Precisamente, la identidad de un pueblo consiste en la reunificación de los “lugares comunes” o rasgos diferenciales que se expresan socialmente y se afirman nacionalmente frente a otra identidad, bien por exclusión, bien por negación, o bien por coexistencia. La identidad colectiva adquiere su relevancia social como principio orientativo de la acción social, con referencia y en contraposición a otro u otros grupos. Es el “nosotros” frente a los “otros”, o “ellos”. Los rasgos distintivos -científicamente verdaderos o falsos sobre los que se apoya la identidad y, sobre todo, su discurso racionalizador- se constituyen como diferencias, y aun cuando el propio discurso los catalogue como rasgos objetivos lo hace siempre con relación a otro grupo sobre el que predica la posesión de un rasgo diferente.

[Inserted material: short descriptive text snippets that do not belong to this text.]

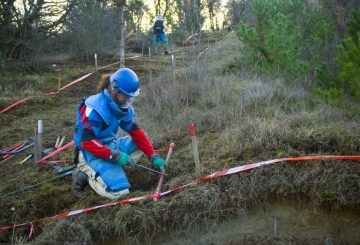 Bosnia and Herzegovina may never be clear of landmines
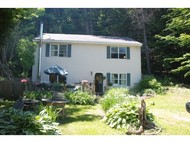 61 Shore Rd Bristol NH, 03222
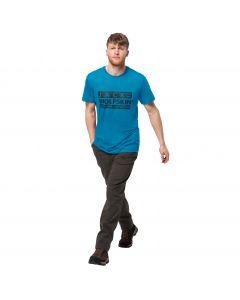 Męski T-shirt BRAND T M blue jewel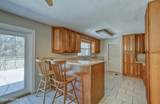13372 Pate Rd - Photo 4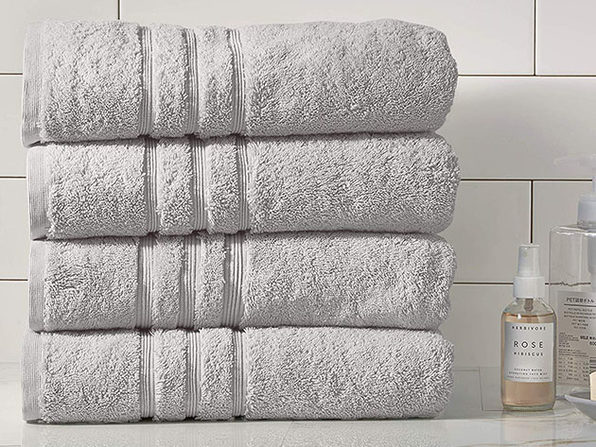 Turkish Cotton 700 GSM Bath Towels: Set of 4 (Grey)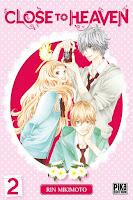 Le tome 2 de Close to Heaven vaut il le coup d'être acheté ? Découvrez le en lisant la critique sur Nipponzilla, le site d'actualité référence en manga, anime, cinéma et jeux vidéo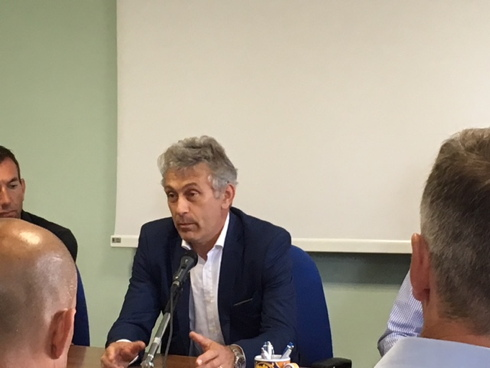 Raffaele Drei, presidente Agrintesa, è il nuovo presidente di Crpv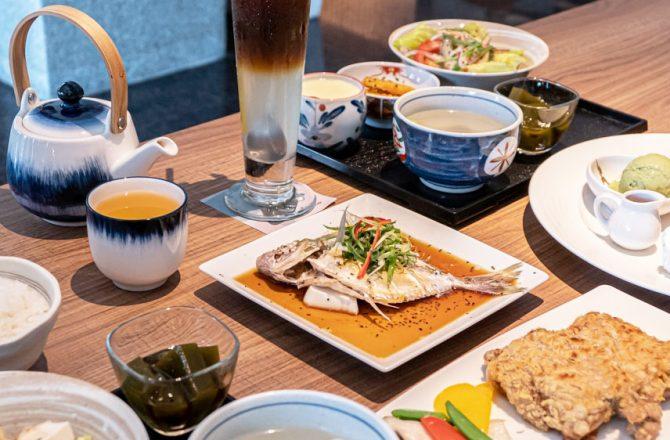 舞鶴昭日咖啡 員林中山路新開幕餐廳!超多座位適合聚餐,簡餐咖啡甜點都好好吃好用心!(員林美食推薦)
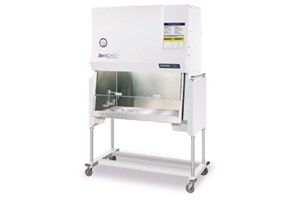 Animal Research Biological Safety Cabinets - SterilGARD® e3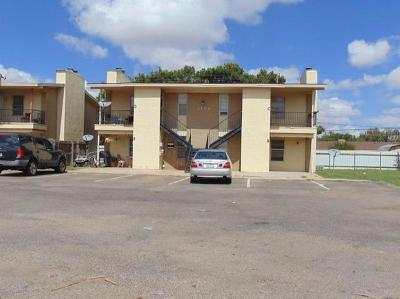 Lubbock TX Multi Family Home Under Contract: $225,000
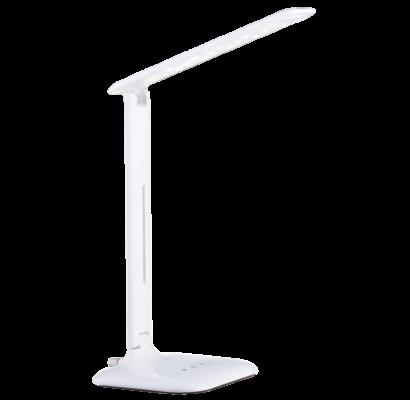 93965 EGLO CAUPO LED szabályzós íróasztali lámpa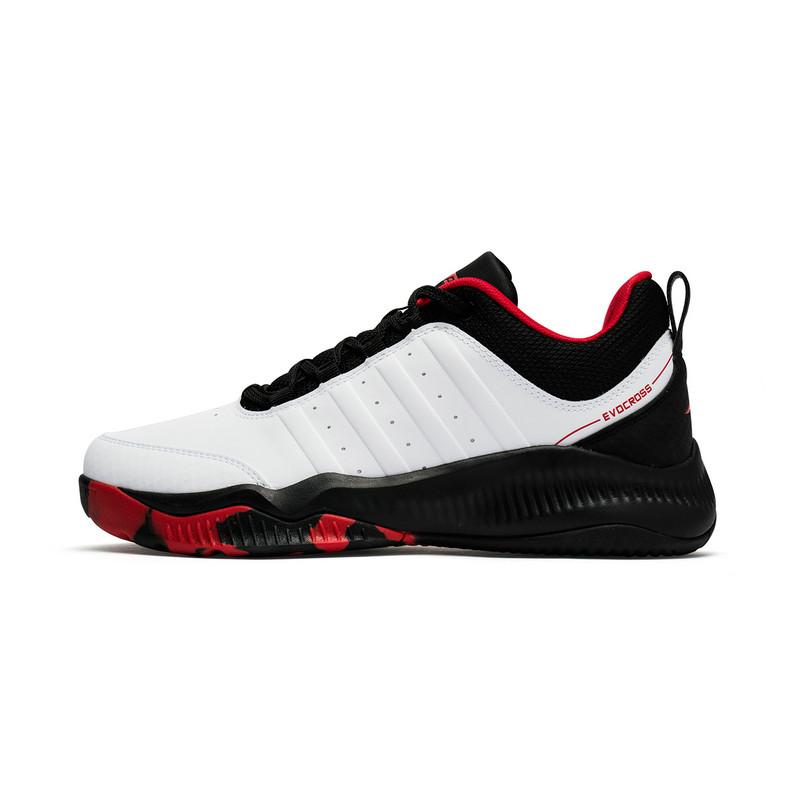特步 专柜款 男子秋季篮球鞋 时尚减震运动鞋982319121188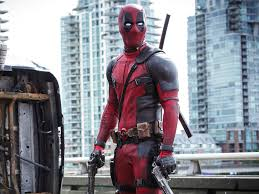 like deadpool before it the deadpool gets r rating business insider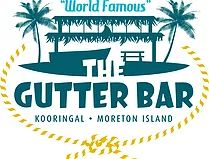 Restaurant Bar located on Moreton Island Bear Art, Restaurant Bar, Places Ive Been, Places To Visit, Island, Travel, Spaces, Holidays, Viajes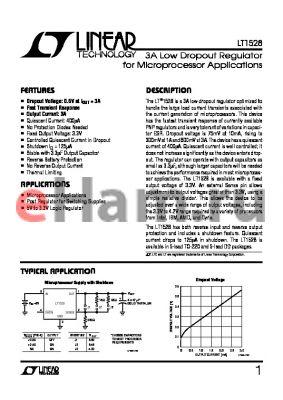 LT1528CQ datasheet - 3A Low Dropout Regulator for Microprocessor Applications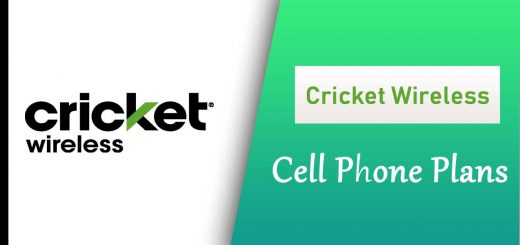 Cricket Wireless cell phone plans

Pues bien, el núcleo fundacional de la “nación europea”, como producto de naturaleza histórica, implica el “eterno retorno al mito” (¿quizás el mito indoeuropeo?) y se manifiesta en una constante redefinición de la identidad colectiva. La “nación europea” surge en un momento determinado por evocación de un mito de naturaleza trágico-heroica (¿quizás el nacimiento de la Europa romano-germánica?) y va adquiriendo su forma a través de su respectivo ámbito histórico y de la toma de conciencia de la identidad colectiva. Esto es, la “nación europea” existe como fenómeno independiente de la voluntad humana -es algo metafísico, irracional- pero sólo alcanzará a constituirse como tal cuando el pueblo europeo adopte el espíritu de identidad formulado por una élite o intelligentsia nacional-europeísta. Y en ello estamos.